*What you will do*
Each line of the data should be given again exactly.

----- Material for this exercise

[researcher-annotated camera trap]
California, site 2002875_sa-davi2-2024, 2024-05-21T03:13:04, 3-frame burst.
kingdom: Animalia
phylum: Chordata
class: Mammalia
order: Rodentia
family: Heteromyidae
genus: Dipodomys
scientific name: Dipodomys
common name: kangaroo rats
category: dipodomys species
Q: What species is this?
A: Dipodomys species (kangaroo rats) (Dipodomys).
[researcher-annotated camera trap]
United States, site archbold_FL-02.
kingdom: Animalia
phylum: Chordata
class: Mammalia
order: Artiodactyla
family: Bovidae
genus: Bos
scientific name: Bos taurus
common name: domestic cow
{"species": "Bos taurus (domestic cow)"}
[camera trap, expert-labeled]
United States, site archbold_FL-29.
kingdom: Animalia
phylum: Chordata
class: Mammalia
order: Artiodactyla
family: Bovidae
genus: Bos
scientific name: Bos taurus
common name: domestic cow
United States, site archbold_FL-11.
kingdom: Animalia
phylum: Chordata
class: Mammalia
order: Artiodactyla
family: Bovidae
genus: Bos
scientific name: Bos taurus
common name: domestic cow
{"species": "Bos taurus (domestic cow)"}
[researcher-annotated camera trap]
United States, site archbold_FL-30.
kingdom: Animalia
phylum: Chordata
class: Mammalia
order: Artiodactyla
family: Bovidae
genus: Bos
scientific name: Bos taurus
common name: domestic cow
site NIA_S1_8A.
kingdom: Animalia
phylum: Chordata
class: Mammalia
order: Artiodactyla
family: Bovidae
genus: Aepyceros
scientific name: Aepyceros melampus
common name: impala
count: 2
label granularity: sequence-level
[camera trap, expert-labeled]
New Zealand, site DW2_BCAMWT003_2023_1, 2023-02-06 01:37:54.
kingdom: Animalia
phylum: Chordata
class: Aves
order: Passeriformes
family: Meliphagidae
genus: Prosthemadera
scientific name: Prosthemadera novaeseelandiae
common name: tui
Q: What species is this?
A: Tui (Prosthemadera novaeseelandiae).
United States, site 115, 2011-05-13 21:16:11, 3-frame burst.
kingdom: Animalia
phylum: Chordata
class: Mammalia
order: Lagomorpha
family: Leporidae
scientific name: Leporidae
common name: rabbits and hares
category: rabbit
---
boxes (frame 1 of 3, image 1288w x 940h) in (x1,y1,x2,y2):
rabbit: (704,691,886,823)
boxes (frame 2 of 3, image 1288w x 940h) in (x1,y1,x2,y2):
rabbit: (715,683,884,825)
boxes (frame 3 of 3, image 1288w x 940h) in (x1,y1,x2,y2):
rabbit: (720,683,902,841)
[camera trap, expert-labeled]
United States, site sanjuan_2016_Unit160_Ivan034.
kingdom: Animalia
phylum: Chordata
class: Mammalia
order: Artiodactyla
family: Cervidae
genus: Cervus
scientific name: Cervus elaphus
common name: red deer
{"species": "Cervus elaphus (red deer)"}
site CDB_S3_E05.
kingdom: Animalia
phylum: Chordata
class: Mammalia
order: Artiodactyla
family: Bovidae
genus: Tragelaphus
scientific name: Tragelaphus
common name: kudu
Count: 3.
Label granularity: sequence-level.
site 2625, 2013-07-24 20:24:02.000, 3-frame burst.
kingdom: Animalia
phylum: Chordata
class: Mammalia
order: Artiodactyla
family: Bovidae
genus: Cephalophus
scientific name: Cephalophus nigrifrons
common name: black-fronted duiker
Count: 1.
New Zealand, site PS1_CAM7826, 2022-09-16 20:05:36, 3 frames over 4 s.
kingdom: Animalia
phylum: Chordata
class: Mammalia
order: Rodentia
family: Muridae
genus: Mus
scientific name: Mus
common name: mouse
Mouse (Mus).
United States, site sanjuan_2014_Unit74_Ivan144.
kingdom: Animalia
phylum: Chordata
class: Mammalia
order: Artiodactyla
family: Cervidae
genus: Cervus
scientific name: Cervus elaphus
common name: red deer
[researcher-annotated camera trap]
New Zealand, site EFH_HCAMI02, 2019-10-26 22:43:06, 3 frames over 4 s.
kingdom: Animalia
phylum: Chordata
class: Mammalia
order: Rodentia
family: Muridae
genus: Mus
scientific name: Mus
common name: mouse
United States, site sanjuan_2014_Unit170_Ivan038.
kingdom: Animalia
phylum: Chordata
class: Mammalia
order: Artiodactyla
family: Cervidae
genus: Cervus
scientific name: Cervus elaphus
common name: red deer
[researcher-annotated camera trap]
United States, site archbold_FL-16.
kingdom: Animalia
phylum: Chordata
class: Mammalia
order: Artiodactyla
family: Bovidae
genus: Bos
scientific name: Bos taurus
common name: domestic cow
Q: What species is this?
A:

----------

*Your solution*
[researcher-annotated camera trap]
California, site 2002875_sa-davi2-2024, 2024-05-21T03:13:04, 3-frame burst.
kingdom: Animalia
phylum: Chordata
class: Mammalia
order: Rodentia
family: Heteromyidae
genus: Dipodomys
scientific name: Dipodomys
common name: kangaroo rats
category: dipodomys species
Q: What species is this?
A: Dipodomys species (kangaroo rats) (Dipodomys).
[researcher-annotated camera trap]
United States, site archbold_FL-02.
kingdom: Animalia
phylum: Chordata
class: Mammalia
order: Artiodactyla
family: Bovidae
genus: Bos
scientific name: Bos taurus
common name: domestic cow
{"species": "Bos taurus (domestic cow)"}
[camera trap, expert-labeled]
United States, site archbold_FL-29.
kingdom: Animalia
phylum: Chordata
class: Mammalia
order: Artiodactyla
family: Bovidae
genus: Bos
scientific name: Bos taurus
common name: domestic cow
United States, site archbold_FL-11.
kingdom: Animalia
phylum: Chordata
class: Mammalia
order: Artiodactyla
family: Bovidae
genus: Bos
scientific name: Bos taurus
common name: domestic cow
{"species": "Bos taurus (domestic cow)"}
[researcher-annotated camera trap]
United States, site archbold_FL-30.
kingdom: Animalia
phylum: Chordata
class: Mammalia
order: Artiodactyla
family: Bovidae
genus: Bos
scientific name: Bos taurus
common name: domestic cow
site NIA_S1_8A.
kingdom: Animalia
phylum: Chordata
class: Mammalia
order: Artiodactyla
family: Bovidae
genus: Aepyceros
scientific name: Aepyceros melampus
common name: impala
count: 2
label granularity: sequence-level
[camera trap, expert-labeled]
New Zealand, site DW2_BCAMWT003_2023_1, 2023-02-06 01:37:54.
kingdom: Animalia
phylum: Chordata
class: Aves
order: Passeriformes
family: Meliphagidae
genus: Prosthemadera
scientific name: Prosthemadera novaeseelandiae
common name: tui
Q: What species is this?
A: Tui (Prosthemadera novaeseelandiae).
United States, site 115, 2011-05-13 21:16:11, 3-frame burst.
kingdom: Animalia
phylum: Chordata
class: Mammalia
order: Lagomorpha
family: Leporidae
scientific name: Leporidae
common name: rabbits and hares
category: rabbit
---
boxes (frame 1 of 3, image 1288w x 940h) in (x1,y1,x2,y2):
rabbit: (704,691,886,823)
boxes (frame 2 of 3, image 1288w x 940h) in (x1,y1,x2,y2):
rabbit: (715,683,884,825)
boxes (frame 3 of 3, image 1288w x 940h) in (x1,y1,x2,y2):
rabbit: (720,683,902,841)
[camera trap, expert-labeled]
United States, site sanjuan_2016_Unit160_Ivan034.
kingdom: Animalia
phylum: Chordata
class: Mammalia
order: Artiodactyla
family: Cervidae
genus: Cervus
scientific name: Cervus elaphus
common name: red deer
{"species": "Cervus elaphus (red deer)"}
site CDB_S3_E05.
kingdom: Animalia
phylum: Chordata
class: Mammalia
order: Artiodactyla
family: Bovidae
genus: Tragelaphus
scientific name: Tragelaphus
common name: kudu
Count: 3.
Label granularity: sequence-level.
site 2625, 2013-07-24 20:24:02.000, 3-frame burst.
kingdom: Animalia
phylum: Chordata
class: Mammalia
order: Artiodactyla
family: Bovidae
genus: Cephalophus
scientific name: Cephalophus nigrifrons
common name: black-fronted duiker
Count: 1.
New Zealand, site PS1_CAM7826, 2022-09-16 20:05:36, 3 frames over 4 s.
kingdom: Animalia
phylum: Chordata
class: Mammalia
order: Rodentia
family: Muridae
genus: Mus
scientific name: Mus
common name: mouse
Mouse (Mus).
United States, site sanjuan_2014_Unit74_Ivan144.
kingdom: Animalia
phylum: Chordata
class: Mammalia
order: Artiodactyla
family: Cervidae
genus: Cervus
scientific name: Cervus elaphus
common name: red deer
[researcher-annotated camera trap]
New Zealand, site EFH_HCAMI02, 2019-10-26 22:43:06, 3 frames over 4 s.
kingdom: Animalia
phylum: Chordata
class: Mammalia
order: Rodentia
family: Muridae
genus: Mus
scientific name: Mus
common name: mouse
United States, site sanjuan_2014_Unit170_Ivan038.
kingdom: Animalia
phylum: Chordata
class: Mammalia
order: Artiodactyla
family: Cervidae
genus: Cervus
scientific name: Cervus elaphus
common name: red deer
[researcher-annotated camera trap]
United States, site archbold_FL-16.
kingdom: Animalia
phylum: Chordata
class: Mammalia
order: Artiodactyla
family: Bovidae
genus: Bos
scientific name: Bos taurus
common name: domestic cow
Q: What species is this?
A:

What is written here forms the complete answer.